In honor of St. Patrick’s Day, we investigated some of the Irish artists in our collection. Images of works by these artists are available through ARTstor, and artist descriptions are borrowed from Oxford Art Online. Happy St. Patrick’s Day!
“Eileen Gray, Irish furniture designer and architect, active in France. In 1898 she entered the Slade School of Art, London, with additional instruction in oriental lacquer technique in D. Charles’s shop in Soho. She moved to Paris in 1902, where she continued her training with the Japanese lacquer expert Seizo Sugawara.”

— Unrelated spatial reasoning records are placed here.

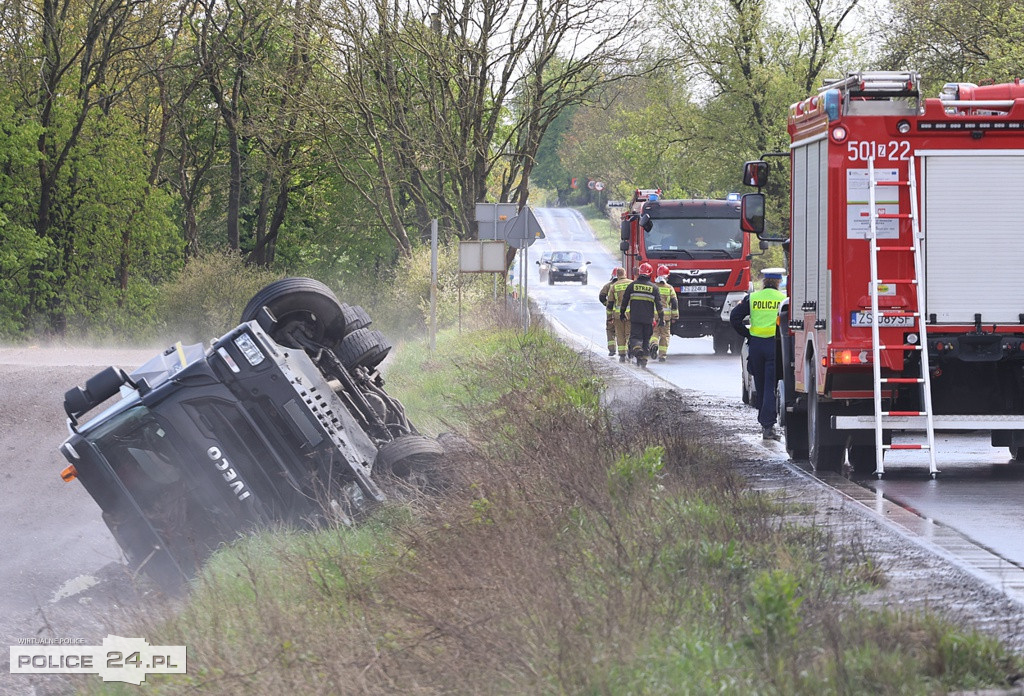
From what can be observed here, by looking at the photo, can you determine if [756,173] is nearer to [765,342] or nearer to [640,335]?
[765,342]

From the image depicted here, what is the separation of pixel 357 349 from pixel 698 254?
59.3ft

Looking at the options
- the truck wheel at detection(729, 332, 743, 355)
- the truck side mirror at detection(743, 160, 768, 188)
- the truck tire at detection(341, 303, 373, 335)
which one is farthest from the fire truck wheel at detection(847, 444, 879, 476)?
the truck wheel at detection(729, 332, 743, 355)

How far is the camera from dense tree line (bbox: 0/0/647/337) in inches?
1390

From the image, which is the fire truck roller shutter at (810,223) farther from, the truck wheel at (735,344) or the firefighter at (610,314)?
the truck wheel at (735,344)

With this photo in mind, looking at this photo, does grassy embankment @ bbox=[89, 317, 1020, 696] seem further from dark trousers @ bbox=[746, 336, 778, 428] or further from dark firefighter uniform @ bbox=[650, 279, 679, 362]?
dark firefighter uniform @ bbox=[650, 279, 679, 362]

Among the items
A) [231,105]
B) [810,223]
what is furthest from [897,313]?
[231,105]

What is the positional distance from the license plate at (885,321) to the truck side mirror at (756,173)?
232cm

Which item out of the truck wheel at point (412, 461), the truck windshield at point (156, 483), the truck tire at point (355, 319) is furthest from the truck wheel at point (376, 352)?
the truck windshield at point (156, 483)

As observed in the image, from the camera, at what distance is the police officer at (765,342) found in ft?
47.6

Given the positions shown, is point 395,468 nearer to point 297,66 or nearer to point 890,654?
point 890,654

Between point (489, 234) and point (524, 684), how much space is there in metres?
24.7

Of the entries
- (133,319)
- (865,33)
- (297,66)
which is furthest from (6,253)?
(865,33)

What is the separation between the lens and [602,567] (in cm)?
668

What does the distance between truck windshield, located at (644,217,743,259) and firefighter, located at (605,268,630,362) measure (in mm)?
2997
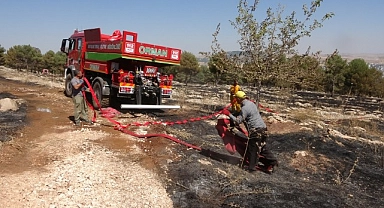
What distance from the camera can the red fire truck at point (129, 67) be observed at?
10.5 m

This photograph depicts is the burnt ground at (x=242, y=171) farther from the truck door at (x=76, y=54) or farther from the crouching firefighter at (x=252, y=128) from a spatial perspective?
the truck door at (x=76, y=54)

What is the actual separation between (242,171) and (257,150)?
0.50 m

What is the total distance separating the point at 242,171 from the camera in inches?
242

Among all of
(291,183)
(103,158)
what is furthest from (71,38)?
(291,183)

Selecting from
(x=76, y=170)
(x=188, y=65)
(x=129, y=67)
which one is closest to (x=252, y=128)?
(x=76, y=170)

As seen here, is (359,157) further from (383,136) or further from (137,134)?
(137,134)

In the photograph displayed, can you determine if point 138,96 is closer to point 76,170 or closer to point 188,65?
point 76,170

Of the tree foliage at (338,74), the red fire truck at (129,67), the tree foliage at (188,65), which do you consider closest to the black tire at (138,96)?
the red fire truck at (129,67)

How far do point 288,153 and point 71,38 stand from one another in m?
11.0

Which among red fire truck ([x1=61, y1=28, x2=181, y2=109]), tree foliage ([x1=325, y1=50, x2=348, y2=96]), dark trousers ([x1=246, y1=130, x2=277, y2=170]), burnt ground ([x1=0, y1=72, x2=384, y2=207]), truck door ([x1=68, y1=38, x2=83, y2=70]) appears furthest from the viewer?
tree foliage ([x1=325, y1=50, x2=348, y2=96])

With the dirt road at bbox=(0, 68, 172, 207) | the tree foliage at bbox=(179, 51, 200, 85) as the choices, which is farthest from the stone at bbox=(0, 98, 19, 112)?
the tree foliage at bbox=(179, 51, 200, 85)

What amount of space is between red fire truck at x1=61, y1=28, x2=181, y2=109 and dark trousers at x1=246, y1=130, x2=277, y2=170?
5082mm

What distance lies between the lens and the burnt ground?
5.07 metres

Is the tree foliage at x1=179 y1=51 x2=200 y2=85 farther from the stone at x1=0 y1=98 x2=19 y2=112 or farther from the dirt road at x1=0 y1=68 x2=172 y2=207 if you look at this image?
the dirt road at x1=0 y1=68 x2=172 y2=207
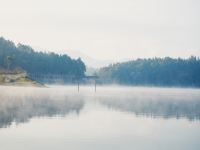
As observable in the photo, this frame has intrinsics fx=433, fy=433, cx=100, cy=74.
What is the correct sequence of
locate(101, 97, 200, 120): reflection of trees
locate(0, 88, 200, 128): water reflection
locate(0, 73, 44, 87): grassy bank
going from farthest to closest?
locate(0, 73, 44, 87): grassy bank < locate(101, 97, 200, 120): reflection of trees < locate(0, 88, 200, 128): water reflection

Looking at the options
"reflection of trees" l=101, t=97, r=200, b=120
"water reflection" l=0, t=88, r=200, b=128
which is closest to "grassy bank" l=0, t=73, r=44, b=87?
"water reflection" l=0, t=88, r=200, b=128

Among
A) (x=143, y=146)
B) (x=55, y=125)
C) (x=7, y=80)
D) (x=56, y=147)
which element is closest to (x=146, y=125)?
(x=55, y=125)

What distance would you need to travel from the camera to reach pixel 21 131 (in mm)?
35094

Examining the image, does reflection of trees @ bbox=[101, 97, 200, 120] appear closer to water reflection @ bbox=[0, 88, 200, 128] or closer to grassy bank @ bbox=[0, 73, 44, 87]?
water reflection @ bbox=[0, 88, 200, 128]

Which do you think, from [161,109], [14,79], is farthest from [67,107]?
[14,79]

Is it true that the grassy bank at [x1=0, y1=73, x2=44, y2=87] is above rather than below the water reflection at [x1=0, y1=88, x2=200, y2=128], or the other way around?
Answer: above

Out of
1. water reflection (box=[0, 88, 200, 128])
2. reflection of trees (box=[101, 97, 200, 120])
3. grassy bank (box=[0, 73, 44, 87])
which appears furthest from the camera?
grassy bank (box=[0, 73, 44, 87])

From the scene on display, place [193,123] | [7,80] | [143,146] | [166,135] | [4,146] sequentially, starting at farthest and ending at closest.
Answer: [7,80] → [193,123] → [166,135] → [143,146] → [4,146]

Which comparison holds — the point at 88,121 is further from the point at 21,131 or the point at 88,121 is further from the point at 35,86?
the point at 35,86

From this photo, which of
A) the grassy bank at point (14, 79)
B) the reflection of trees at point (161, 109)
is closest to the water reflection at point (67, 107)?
the reflection of trees at point (161, 109)

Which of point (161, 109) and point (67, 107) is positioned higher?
point (67, 107)

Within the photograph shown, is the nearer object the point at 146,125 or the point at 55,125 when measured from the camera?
the point at 55,125

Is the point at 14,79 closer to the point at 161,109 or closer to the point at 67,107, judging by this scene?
the point at 67,107

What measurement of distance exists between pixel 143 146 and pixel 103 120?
1809 cm
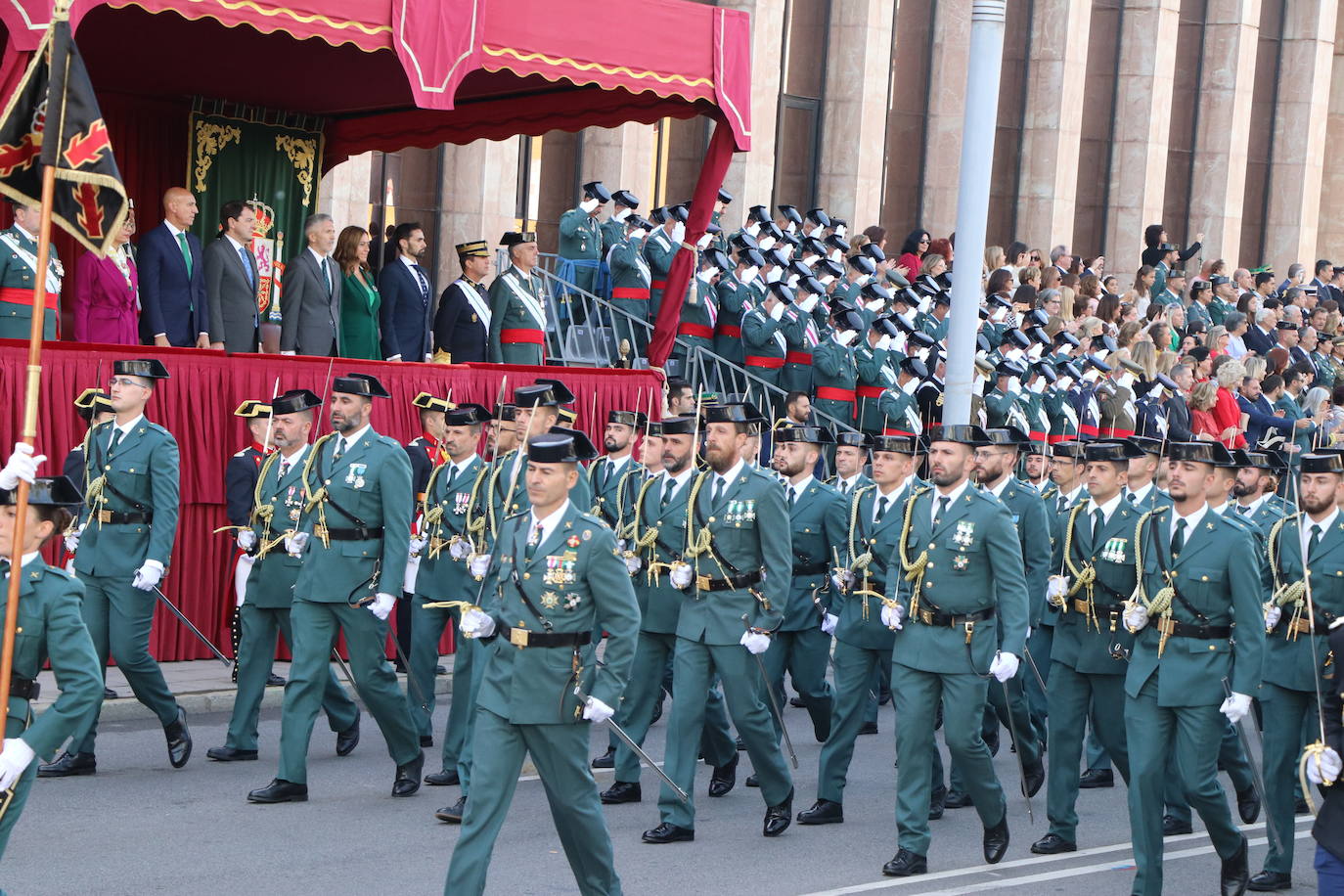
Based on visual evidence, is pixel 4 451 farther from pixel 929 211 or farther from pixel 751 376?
pixel 929 211

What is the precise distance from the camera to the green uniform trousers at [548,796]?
21.1 ft

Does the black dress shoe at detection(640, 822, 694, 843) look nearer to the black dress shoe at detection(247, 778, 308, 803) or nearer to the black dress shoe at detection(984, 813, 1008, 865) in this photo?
the black dress shoe at detection(984, 813, 1008, 865)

“Thomas Deane, Irish architect. He was the founding partner of the firm of Deane & Woodward, the most significant exponent in the 1850s of the architectural precepts of John Ruskin. Also active in local politics, Deane was twice elected High Sheriff, or Mayor, of Cork, in 1815 and 1830, and was knighted for his public service.”
“James Barry, Irish painter, draughtsman, printmaker and writer. Barry accepted the challenge of history painting despite a glaring lack of patronage for this kind of art in 18th-century Britain. His conviction that modern art was in decline added to his difficulties in competing with the cannon: he was strongly indebted to Italian art, in particular the work of Parmigianino and Annibale Carracci.”
“Mark Francis, Irish painter. He studied at St. Martin’s School of Art (1980–85) and Chelsea School of Art (1985–6). Around 1989 his early energetic, abstract landscape style became more overtly abstract. He adopted a dry-brushing technique, comparable to that developed by Gerhard Richter, to produce soft, smooth, ‘photographic’ and seductive surfaces, featuring microscopic imagery.”
“James Coleman, Irish Conceptual artist. From the early 1970s Coleman made installations using audio tapes, slides and projected film to investigate social and political themes. His Slide Piece (1973, exh. Paris Biennale, 1973, and London, Tate, 1982) presents a series of identical colour images of a street, with a recorded commentary describing visible features from different subjective viewpoints, so that a dialogue is set up between the sameness of each total image and the different details to which our attention is drawn.”